▼

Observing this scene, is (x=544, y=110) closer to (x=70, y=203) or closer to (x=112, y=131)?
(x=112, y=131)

▲
▼

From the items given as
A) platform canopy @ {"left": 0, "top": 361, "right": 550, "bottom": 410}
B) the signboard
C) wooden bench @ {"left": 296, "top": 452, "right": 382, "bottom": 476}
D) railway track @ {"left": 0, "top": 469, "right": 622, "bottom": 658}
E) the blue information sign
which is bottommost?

▲

- _Aim_:
Identify every line in the data above that contains the word "right", treating uppercase and lowercase letters as different, and copy each of those lines in full.

- _Written solution_:
A) platform canopy @ {"left": 0, "top": 361, "right": 550, "bottom": 410}
C) wooden bench @ {"left": 296, "top": 452, "right": 382, "bottom": 476}
D) railway track @ {"left": 0, "top": 469, "right": 622, "bottom": 658}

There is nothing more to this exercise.